START Excerpt

Research shows bat genes may play vital role in beating Covid, cancer

'Immune system genes are positively selected in bat genomes.' Representational image: Rudmer Zwerver / Shutterstock

San Francisco: A new study has found that bat genes could hold the key to unlocking new ways to battle cancer and COVID-19. The study published in the journal Genome Biology and Evolution looked at the rapid evolution of bats' abilities to host and survive infections like COVID-19 and cancer.

The scientists at the US-based Cold Spring Harbor Laboratory (CSHL) sequenced the genomes of the 'Jamaican fruit bat' and 'Mesoamerican mustached bat', compared these sequences to other mammals and found that rapid evolution has streamlined bat genomes to defend against infection and cancer.

“We didn’t know immune system genes were so positively selected in bat genomes. Bats have a number of very unusual things about them. They don’t respond to infections the way we do. In retrospect, it’s not surprising this difference in the immune system may be involved in both the ageing and cancer response,” said CSHL Professor W. Richard McCombie.

END Excerpt
START Entries provided

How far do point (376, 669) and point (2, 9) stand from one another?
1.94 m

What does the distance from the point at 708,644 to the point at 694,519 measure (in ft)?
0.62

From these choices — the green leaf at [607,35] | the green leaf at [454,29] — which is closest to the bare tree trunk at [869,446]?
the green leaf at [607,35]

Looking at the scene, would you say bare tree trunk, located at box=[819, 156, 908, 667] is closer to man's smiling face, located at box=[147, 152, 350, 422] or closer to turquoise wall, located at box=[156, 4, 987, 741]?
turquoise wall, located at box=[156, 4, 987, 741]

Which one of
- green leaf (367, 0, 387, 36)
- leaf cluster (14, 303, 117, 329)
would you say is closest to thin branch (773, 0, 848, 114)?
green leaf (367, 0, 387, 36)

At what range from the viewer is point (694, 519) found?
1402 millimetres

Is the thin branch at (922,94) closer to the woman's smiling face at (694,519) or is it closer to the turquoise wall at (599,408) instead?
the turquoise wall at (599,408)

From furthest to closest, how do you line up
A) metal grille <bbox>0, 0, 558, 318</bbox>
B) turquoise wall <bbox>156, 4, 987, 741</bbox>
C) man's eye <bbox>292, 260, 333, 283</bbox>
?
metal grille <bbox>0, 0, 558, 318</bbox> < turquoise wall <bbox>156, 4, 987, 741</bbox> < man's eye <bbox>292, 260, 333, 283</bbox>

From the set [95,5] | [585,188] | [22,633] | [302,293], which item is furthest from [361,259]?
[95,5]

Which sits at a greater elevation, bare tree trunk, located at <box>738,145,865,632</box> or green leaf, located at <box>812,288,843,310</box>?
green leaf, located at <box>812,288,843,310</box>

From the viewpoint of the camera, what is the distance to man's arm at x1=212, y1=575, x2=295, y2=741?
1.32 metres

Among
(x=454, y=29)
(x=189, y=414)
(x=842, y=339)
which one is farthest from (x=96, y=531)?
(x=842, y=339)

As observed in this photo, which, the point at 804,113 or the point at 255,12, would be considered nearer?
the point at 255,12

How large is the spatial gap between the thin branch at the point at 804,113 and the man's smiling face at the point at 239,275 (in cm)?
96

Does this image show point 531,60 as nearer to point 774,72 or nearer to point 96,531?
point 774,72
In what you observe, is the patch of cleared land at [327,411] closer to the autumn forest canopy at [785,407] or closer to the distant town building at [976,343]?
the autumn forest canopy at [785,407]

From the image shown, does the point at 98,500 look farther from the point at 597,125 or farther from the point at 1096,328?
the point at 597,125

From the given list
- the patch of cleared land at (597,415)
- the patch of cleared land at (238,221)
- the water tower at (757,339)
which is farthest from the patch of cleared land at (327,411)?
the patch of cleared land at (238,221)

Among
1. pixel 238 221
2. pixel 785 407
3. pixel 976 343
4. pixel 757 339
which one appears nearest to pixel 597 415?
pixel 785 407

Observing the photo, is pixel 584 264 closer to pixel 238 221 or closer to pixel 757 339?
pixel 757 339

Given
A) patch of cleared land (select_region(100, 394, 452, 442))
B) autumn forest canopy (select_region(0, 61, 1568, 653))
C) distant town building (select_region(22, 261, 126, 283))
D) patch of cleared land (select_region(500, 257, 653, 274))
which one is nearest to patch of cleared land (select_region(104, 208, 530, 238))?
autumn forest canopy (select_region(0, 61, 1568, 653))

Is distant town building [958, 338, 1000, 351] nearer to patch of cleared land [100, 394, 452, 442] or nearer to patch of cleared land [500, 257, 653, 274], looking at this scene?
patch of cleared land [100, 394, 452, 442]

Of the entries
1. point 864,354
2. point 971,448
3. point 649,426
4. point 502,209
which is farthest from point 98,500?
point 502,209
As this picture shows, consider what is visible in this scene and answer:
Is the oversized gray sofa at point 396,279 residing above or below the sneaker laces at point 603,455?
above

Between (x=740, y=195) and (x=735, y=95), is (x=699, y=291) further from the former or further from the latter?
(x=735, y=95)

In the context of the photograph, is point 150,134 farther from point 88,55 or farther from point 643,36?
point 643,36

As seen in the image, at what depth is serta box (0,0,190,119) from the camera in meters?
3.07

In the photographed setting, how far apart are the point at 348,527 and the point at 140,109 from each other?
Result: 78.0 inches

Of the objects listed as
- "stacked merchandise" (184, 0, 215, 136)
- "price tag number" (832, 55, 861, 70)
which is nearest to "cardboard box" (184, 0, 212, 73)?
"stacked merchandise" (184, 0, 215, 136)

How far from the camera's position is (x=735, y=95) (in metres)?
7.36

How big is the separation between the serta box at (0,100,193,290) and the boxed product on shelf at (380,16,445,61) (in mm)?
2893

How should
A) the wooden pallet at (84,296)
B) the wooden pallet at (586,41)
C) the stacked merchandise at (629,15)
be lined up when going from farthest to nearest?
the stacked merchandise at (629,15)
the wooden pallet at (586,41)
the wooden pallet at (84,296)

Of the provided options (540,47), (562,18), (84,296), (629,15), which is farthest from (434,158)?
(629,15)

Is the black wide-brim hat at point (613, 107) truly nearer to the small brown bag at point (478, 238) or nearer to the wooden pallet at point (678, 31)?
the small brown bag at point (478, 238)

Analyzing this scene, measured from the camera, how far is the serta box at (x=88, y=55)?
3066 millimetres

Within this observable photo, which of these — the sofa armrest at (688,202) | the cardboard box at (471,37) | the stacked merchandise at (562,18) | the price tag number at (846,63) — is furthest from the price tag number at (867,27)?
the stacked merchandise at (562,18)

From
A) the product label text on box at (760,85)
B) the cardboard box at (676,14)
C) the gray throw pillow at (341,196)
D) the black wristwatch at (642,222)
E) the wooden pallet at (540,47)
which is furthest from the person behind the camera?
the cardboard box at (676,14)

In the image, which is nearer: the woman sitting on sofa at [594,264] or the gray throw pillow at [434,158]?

END Entries provided

*What you will do*:
1 - In the bat genes article, list each sentence of the quotation attributed to W. Richard McCombie, one per line.
2 - Carry the article on bat genes forward with the paragraphs that come after its last sentence.
The data can be left aside here.

*Task responses*:
1 -
We didn’t know immune system genes were so positively selected in bat genomes.
Bats have a number of very unusual things about them.
They don’t respond to infections the way we do.
In retrospect, it’s not surprising this difference in the immune system may be involved in both the ageing and cancer response.

2 -
The Jamaican fruit bat and Mesoamerican mustached bat belong to the world’s most ecologically diverse superfamily of mammals. The researchers compared these sequences to 15 other bat and mammal genomes, including humans, which revealed an unknown shift in levels of two inflammatory protein-coding genes called -- interferon-alpha and -- omega, the study noted.

“Bats have dialled down the immune system’s alarm by shedding genes that produce interferon-alpha. This may be responsible for their high viral tolerance. It prevents overactive immune responses that harm healthy tissue -- one of the reasons infections are so damaging to humans,” explained Armin Scheben, Postdoctoral Fellow at CSHL.

The researchers also found that compared to other mammals, bat genomes contain more changes in cancer-related genes, including six that repair DNA and 46 that suppress tumours.
“Our work highlights how immunity and cancer response are deeply interconnected. The same immune genes and proteins play important roles in cancer resistance,” Scheben said.